# Just got offered a Vampire Counts Battleforce box for trade



## thanusdelore (Mar 28, 2011)

Just so I know what should be in it can anyone tell me, it must be old I cant find any pictures online of it to look at.


----------



## Azkaellon (Jun 23, 2009)

:threaten:


thanusdelore said:


> Just so I know what should be in it can anyone tell me, it must be old I cant find any pictures online of it to look at.
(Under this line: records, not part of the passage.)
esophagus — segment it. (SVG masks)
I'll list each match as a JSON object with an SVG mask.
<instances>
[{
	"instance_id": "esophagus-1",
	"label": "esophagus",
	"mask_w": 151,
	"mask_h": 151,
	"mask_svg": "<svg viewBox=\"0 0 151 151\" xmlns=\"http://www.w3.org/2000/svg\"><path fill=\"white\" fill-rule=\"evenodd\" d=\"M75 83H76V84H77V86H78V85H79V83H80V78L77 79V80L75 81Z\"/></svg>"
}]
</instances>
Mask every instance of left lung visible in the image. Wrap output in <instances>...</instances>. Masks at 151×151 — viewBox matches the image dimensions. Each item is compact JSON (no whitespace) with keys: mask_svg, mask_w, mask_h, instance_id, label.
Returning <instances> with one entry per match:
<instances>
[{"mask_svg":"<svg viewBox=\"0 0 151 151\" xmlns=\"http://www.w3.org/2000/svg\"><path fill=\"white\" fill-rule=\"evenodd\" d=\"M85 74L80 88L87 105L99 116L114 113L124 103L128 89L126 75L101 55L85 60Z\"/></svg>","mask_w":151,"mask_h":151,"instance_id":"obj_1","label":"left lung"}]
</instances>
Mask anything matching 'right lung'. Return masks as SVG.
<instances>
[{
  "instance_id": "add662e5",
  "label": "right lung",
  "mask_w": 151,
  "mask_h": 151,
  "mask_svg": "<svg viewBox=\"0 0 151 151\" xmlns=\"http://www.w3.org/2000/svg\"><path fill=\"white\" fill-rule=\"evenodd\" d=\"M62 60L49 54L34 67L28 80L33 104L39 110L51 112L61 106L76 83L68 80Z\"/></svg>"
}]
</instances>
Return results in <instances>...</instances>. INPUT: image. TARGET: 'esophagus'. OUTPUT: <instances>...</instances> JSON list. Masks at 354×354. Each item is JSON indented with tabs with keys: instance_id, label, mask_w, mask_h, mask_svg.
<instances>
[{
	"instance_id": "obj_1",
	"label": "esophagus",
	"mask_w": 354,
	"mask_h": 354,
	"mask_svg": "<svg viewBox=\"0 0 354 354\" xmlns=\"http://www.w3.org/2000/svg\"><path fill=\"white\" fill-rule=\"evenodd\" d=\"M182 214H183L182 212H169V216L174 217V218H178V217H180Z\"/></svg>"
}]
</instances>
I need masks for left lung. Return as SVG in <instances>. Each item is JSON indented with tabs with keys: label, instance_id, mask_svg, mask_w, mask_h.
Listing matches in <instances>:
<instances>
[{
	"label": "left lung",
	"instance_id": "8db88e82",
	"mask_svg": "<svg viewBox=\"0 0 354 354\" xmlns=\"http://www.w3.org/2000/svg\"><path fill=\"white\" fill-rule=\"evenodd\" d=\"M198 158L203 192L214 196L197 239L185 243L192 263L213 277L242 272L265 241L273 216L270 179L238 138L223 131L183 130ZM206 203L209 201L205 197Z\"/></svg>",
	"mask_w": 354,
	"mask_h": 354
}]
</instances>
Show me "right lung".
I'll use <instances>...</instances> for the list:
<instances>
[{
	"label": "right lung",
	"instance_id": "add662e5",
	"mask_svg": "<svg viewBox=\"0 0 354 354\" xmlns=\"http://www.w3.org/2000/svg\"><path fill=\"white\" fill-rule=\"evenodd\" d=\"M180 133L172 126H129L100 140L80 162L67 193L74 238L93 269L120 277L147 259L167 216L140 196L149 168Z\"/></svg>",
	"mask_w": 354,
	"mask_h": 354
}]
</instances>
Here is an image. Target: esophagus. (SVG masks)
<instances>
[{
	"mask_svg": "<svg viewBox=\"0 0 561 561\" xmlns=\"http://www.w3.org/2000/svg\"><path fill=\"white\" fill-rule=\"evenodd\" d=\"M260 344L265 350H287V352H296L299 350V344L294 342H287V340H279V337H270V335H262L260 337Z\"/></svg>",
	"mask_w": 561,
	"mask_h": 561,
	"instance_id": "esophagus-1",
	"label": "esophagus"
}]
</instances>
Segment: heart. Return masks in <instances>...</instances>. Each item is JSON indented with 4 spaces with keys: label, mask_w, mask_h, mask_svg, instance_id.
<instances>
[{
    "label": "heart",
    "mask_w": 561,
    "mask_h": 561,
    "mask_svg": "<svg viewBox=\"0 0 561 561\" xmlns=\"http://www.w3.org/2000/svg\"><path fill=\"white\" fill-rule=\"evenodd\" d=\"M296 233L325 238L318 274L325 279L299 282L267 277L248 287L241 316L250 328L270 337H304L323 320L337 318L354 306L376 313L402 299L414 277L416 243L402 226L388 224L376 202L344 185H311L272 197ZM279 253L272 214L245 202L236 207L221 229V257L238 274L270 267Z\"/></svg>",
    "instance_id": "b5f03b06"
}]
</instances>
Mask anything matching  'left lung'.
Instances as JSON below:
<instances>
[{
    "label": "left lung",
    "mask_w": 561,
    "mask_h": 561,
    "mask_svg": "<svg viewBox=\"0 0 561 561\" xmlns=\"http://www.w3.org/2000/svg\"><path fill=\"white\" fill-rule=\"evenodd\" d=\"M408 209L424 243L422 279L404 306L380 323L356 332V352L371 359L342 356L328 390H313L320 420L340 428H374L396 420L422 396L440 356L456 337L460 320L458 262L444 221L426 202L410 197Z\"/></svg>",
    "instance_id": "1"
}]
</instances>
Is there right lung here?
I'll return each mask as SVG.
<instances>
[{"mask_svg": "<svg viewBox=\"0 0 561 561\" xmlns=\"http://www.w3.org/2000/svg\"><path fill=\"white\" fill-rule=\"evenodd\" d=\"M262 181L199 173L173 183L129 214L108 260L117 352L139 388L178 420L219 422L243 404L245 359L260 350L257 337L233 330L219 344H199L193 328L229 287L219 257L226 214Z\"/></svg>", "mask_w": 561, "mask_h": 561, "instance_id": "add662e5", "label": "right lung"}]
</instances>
Should have 20 skeletons 10 wolfs 10 ghouls 1 corpse cart and 20 zombies if it has chariots or skeleton knights it's tomb kings in which case I will happly trade you for it


----------



## experiment 626 (Apr 26, 2007)

There's no puppies in the VC battalion... The rest of it's spot on though! All you need to add to it is a vampire and you've got a legal army for small games.

Cheers!


----------



## Djinn24 (Jan 12, 2008)

http://www.games-workshop.com/gws/catalog/productDetail.jsp?prodId=prod1050186&rootCatGameStyle=










There you go.


----------



## Azkaellon (Jun 23, 2009)

then where the hell did i get hounds from..... Anyhow good luck!


----------



## Akatsuki13 (May 9, 2010)

I believe you're thinking of the old VC box came with the skeletons, ghouls and zombies like the current box but had the hounds instead of the Corpse Cart.


----------



## experiment 626 (Apr 26, 2007)

Akatsuki13 said:


> I believe you're thinking of the old VC box came with the skeletons, ghouls and zombies like the current box but had the hounds instead of the Corpse Cart.
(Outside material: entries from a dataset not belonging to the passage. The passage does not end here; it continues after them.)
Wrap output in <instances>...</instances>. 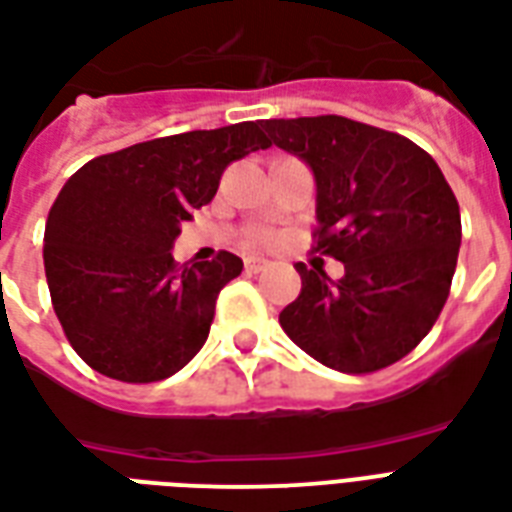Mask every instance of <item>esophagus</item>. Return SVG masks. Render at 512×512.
<instances>
[{
  "label": "esophagus",
  "instance_id": "34e87169",
  "mask_svg": "<svg viewBox=\"0 0 512 512\" xmlns=\"http://www.w3.org/2000/svg\"><path fill=\"white\" fill-rule=\"evenodd\" d=\"M269 267L267 259H261V256H248L245 259V272H264Z\"/></svg>",
  "mask_w": 512,
  "mask_h": 512
}]
</instances>
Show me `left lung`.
<instances>
[{
    "label": "left lung",
    "mask_w": 512,
    "mask_h": 512,
    "mask_svg": "<svg viewBox=\"0 0 512 512\" xmlns=\"http://www.w3.org/2000/svg\"><path fill=\"white\" fill-rule=\"evenodd\" d=\"M261 128L312 170L318 251L344 264L339 280L296 264L301 293L280 326L344 374L392 366L433 328L457 269L462 221L438 162L406 136L336 114Z\"/></svg>",
    "instance_id": "1"
}]
</instances>
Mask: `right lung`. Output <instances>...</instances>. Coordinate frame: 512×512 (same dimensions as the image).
I'll return each mask as SVG.
<instances>
[{"label":"right lung","instance_id":"add662e5","mask_svg":"<svg viewBox=\"0 0 512 512\" xmlns=\"http://www.w3.org/2000/svg\"><path fill=\"white\" fill-rule=\"evenodd\" d=\"M259 122L189 130L95 157L63 184L45 227V275L66 339L120 382H160L200 352L235 253L178 269L181 224L229 162L267 149Z\"/></svg>","mask_w":512,"mask_h":512}]
</instances>
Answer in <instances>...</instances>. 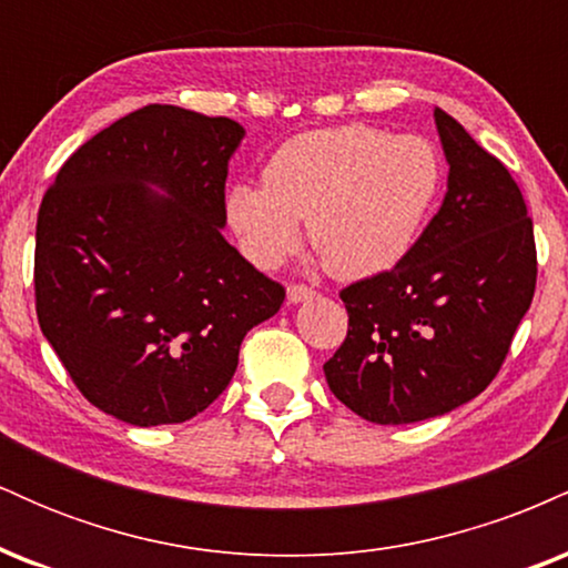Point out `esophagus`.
Returning a JSON list of instances; mask_svg holds the SVG:
<instances>
[{
  "mask_svg": "<svg viewBox=\"0 0 568 568\" xmlns=\"http://www.w3.org/2000/svg\"><path fill=\"white\" fill-rule=\"evenodd\" d=\"M315 296V291L312 288H306V285H288V302L291 304H302V302H306V298H312Z\"/></svg>",
  "mask_w": 568,
  "mask_h": 568,
  "instance_id": "1",
  "label": "esophagus"
}]
</instances>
The only 'box set' to ever have hounds was the spearhead box that gave you 1 box each of the new plastics...
Those 'old school' army boxes didn't have dire wolves persay - they had gobbo wolves painted black w/1 or 2 metal heads!


----------



## DivineArchitect (Mar 24, 2011)

allow painting all that bone blood and flesh....


----------



## thanusdelore (Mar 28, 2011)

Do the goblin wolf riders look enough like dire wolves,because I already have them?


----------



## Azkaellon (Jun 23, 2009)

thanusdelore said:


> Do the goblin wolf riders look enough like dire wolves,because I already have them?


There close enough.


----------